Die Story wartet mit einer unheimlichen Dichte an Figuren auf, deren Schicksale sich am Ende alle vereinen.

Ein Unbekannter, der seit Jahrzehnten ab und an in unterschiedlichen Zeitintervallen ganze Menschentrauben ungesehen auslöscht ohne einen übrig zu lassen, sei es auf der Autobahn, im Hotel oder im Dorf.

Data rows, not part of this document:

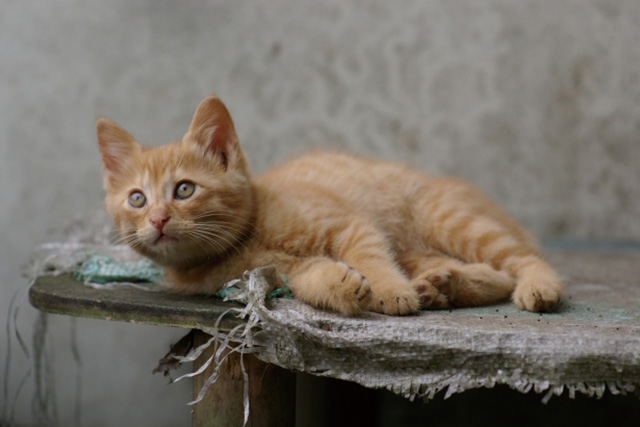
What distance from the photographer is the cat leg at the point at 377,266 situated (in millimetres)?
1282

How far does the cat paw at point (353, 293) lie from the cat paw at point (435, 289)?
0.62ft

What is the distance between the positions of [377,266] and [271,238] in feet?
Result: 0.90

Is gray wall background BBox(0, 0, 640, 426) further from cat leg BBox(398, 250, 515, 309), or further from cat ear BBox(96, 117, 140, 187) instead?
cat leg BBox(398, 250, 515, 309)

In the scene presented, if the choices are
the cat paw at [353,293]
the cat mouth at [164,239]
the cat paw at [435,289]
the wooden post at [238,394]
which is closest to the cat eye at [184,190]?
the cat mouth at [164,239]

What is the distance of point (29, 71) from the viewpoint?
2734 millimetres

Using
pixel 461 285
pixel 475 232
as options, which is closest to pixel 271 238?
pixel 461 285

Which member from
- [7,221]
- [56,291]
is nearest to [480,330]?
[56,291]

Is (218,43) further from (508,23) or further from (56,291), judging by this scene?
(56,291)

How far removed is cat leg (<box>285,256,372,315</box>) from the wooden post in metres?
0.18

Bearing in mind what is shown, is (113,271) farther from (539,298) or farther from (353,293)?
(539,298)

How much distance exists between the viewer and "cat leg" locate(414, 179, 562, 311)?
5.34 feet

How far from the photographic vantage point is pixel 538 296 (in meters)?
1.38

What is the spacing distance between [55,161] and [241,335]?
6.44 feet

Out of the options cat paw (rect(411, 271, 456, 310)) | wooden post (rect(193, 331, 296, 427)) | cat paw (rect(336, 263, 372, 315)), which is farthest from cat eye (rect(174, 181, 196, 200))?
cat paw (rect(411, 271, 456, 310))
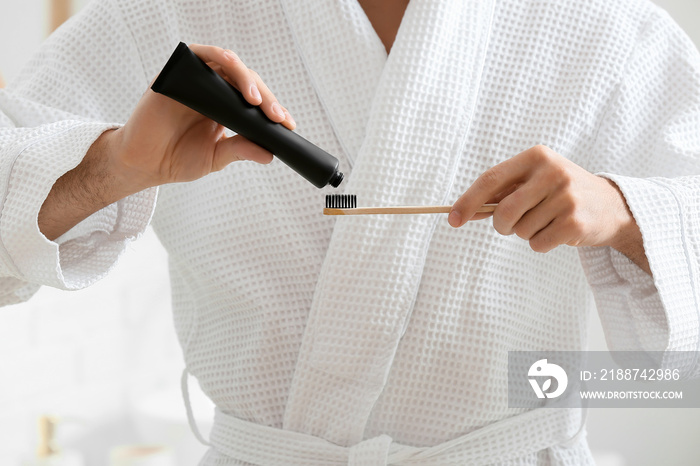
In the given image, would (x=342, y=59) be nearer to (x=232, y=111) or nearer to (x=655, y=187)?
(x=232, y=111)

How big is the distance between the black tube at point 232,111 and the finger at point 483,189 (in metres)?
0.11

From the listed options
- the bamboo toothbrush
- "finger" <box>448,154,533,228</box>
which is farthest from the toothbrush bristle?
"finger" <box>448,154,533,228</box>

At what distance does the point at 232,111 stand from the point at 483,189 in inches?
9.1

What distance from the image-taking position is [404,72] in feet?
2.52

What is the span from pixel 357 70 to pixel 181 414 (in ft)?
3.26

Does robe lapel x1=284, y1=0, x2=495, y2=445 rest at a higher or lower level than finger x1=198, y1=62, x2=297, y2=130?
lower

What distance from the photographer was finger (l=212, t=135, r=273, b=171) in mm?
628

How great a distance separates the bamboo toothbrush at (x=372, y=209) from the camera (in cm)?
62

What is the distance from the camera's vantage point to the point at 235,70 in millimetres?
593

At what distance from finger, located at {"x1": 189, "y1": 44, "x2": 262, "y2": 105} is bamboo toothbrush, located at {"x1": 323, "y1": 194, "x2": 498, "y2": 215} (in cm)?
12

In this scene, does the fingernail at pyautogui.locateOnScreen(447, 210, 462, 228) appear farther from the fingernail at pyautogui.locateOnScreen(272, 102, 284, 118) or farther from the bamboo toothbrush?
the fingernail at pyautogui.locateOnScreen(272, 102, 284, 118)

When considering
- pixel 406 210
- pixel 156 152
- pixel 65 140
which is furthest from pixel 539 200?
pixel 65 140

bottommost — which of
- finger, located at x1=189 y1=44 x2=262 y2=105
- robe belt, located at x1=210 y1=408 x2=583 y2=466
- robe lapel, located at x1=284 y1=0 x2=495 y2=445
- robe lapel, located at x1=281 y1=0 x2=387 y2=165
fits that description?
robe belt, located at x1=210 y1=408 x2=583 y2=466

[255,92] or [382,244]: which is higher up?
[255,92]
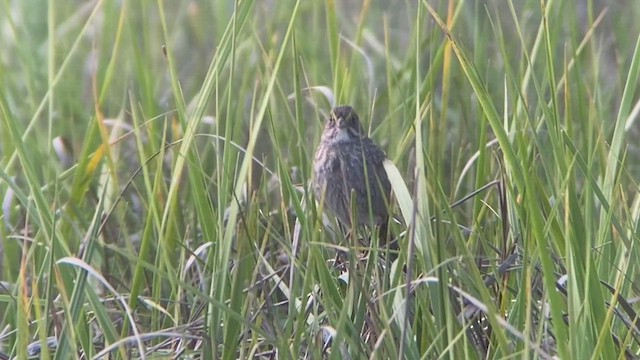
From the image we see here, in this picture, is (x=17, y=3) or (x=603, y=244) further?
(x=17, y=3)

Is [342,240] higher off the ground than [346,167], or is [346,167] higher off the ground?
[342,240]

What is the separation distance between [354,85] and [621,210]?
1028mm

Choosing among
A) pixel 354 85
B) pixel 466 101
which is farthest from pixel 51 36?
pixel 466 101

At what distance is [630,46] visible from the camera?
400 cm

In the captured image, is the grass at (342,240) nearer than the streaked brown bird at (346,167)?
Yes

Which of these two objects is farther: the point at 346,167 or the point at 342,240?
the point at 346,167

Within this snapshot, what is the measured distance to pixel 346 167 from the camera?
2.82 metres

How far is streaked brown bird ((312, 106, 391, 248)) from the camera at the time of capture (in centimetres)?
276

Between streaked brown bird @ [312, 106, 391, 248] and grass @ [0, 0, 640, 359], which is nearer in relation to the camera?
grass @ [0, 0, 640, 359]

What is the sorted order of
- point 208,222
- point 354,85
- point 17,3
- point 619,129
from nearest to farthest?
point 619,129 → point 208,222 → point 354,85 → point 17,3

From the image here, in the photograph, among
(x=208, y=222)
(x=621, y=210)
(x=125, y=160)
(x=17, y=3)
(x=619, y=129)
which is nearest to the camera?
(x=619, y=129)

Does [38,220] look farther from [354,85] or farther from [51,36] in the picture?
[354,85]

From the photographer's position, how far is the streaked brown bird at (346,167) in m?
2.76

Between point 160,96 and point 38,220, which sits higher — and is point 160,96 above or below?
below
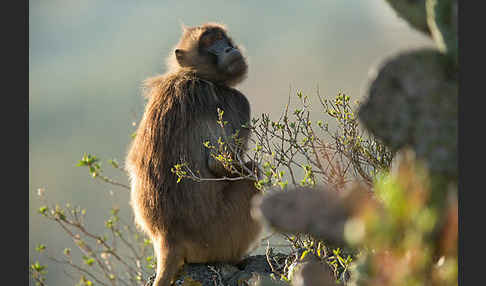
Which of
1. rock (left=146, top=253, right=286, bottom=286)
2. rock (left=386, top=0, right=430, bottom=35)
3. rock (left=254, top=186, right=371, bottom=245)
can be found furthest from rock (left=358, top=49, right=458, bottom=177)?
rock (left=146, top=253, right=286, bottom=286)

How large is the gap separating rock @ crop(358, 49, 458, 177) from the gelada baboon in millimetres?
3245

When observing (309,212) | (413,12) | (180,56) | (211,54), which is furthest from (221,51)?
(309,212)

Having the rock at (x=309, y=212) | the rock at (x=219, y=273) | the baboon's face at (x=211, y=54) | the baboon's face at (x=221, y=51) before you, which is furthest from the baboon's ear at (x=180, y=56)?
the rock at (x=309, y=212)

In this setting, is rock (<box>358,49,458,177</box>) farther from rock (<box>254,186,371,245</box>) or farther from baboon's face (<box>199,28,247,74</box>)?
baboon's face (<box>199,28,247,74</box>)

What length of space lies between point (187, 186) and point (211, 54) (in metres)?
1.55

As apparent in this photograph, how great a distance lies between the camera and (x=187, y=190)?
527 centimetres

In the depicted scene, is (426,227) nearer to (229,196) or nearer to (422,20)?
(422,20)

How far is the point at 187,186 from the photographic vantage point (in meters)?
5.27

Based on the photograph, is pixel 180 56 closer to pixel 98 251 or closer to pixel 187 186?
pixel 187 186

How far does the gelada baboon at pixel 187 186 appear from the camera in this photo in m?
5.27

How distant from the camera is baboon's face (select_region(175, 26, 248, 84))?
612 cm

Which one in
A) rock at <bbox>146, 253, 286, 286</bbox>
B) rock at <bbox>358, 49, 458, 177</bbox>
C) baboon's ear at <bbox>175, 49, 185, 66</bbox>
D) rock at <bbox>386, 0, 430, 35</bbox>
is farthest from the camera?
baboon's ear at <bbox>175, 49, 185, 66</bbox>

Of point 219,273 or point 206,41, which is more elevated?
point 206,41

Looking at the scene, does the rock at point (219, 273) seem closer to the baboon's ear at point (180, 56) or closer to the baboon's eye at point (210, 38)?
the baboon's ear at point (180, 56)
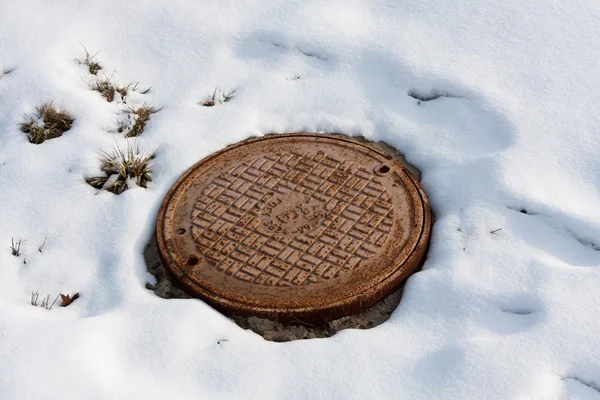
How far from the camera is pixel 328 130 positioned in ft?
9.91

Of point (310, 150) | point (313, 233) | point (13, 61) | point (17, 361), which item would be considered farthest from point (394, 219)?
point (13, 61)

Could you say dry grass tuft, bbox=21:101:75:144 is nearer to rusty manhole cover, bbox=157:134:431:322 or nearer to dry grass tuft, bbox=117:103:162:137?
dry grass tuft, bbox=117:103:162:137

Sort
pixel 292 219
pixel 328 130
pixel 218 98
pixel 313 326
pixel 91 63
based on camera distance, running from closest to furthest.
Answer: pixel 313 326, pixel 292 219, pixel 328 130, pixel 218 98, pixel 91 63

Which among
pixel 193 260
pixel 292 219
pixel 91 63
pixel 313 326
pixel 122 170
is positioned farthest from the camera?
pixel 91 63

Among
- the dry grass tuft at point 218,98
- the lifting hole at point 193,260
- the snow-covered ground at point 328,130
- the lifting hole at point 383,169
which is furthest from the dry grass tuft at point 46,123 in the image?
the lifting hole at point 383,169

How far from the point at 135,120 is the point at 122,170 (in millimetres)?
342

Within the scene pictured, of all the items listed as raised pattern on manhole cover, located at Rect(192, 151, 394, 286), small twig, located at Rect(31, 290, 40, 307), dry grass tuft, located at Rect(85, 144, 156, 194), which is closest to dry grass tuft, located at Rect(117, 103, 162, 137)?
dry grass tuft, located at Rect(85, 144, 156, 194)

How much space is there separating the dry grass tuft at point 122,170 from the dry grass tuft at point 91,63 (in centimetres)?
56

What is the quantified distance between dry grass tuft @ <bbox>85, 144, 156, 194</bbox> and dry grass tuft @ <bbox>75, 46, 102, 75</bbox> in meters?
0.56

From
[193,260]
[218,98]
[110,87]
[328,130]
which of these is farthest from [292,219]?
[110,87]

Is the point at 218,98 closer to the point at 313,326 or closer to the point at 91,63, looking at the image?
the point at 91,63

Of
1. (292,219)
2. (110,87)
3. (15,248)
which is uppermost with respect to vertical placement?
(292,219)

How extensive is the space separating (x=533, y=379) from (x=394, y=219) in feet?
2.48

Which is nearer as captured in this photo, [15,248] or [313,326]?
[313,326]
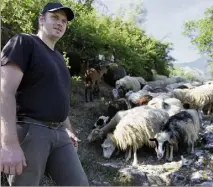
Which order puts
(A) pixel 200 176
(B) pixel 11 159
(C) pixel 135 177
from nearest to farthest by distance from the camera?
(B) pixel 11 159, (C) pixel 135 177, (A) pixel 200 176

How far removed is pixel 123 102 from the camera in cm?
1194

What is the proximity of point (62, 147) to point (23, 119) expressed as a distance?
0.34m

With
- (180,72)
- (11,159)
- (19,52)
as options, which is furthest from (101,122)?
(180,72)

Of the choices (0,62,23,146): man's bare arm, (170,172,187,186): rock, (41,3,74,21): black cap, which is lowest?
(170,172,187,186): rock

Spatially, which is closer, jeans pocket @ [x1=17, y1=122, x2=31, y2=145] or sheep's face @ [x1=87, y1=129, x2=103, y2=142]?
jeans pocket @ [x1=17, y1=122, x2=31, y2=145]

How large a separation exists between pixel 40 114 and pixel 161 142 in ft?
21.3

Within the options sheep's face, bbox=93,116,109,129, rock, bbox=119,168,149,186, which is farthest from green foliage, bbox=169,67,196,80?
rock, bbox=119,168,149,186

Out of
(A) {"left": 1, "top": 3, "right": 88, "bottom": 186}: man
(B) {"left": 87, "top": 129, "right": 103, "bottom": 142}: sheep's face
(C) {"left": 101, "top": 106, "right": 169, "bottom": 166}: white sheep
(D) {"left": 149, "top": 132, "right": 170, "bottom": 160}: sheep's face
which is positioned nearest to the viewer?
(A) {"left": 1, "top": 3, "right": 88, "bottom": 186}: man

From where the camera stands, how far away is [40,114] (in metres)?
2.37

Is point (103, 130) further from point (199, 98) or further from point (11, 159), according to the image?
point (11, 159)

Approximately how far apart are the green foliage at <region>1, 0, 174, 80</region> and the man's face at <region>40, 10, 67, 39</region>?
8450 mm

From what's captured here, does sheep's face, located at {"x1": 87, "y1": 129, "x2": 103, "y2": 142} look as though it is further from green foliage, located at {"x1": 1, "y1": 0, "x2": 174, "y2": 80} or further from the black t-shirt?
the black t-shirt

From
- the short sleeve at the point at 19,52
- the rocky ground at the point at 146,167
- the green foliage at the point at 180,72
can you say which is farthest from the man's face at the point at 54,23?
the green foliage at the point at 180,72

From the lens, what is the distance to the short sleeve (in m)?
2.25
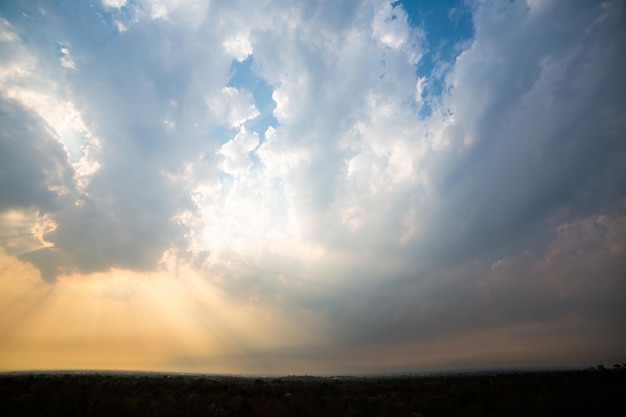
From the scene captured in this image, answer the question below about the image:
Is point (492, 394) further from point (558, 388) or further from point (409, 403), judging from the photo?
point (409, 403)

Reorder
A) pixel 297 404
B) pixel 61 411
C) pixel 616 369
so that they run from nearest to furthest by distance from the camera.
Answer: pixel 61 411 < pixel 297 404 < pixel 616 369

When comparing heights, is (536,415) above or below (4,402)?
below

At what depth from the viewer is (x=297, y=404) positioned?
2153 centimetres

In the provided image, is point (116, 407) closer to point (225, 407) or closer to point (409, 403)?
point (225, 407)

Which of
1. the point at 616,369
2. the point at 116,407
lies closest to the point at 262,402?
the point at 116,407

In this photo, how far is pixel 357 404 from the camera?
21828mm

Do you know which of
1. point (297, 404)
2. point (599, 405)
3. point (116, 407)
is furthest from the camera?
point (297, 404)

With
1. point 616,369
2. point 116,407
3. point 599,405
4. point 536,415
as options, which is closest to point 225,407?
point 116,407

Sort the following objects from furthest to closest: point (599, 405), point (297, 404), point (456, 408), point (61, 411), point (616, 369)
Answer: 1. point (616, 369)
2. point (297, 404)
3. point (456, 408)
4. point (61, 411)
5. point (599, 405)

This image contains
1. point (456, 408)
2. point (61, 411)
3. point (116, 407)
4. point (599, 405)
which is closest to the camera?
point (599, 405)

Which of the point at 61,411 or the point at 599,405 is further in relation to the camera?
the point at 61,411

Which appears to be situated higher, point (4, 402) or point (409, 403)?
point (4, 402)

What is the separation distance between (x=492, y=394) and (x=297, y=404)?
48.9 feet

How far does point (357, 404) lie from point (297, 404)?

Fünf Mädchen, die alle ihre eigene Bürde tragen und plötzlich vor einem Drogenboss fliehen müssen.

Der Drogenboss, diverse Männer und Jungs, deren Weg die Mädchen kreuzen und die mit in den Strudel der Ereignisse hineingerissen werden….

Ein rasanter Thriller, der in einem Showdown endet.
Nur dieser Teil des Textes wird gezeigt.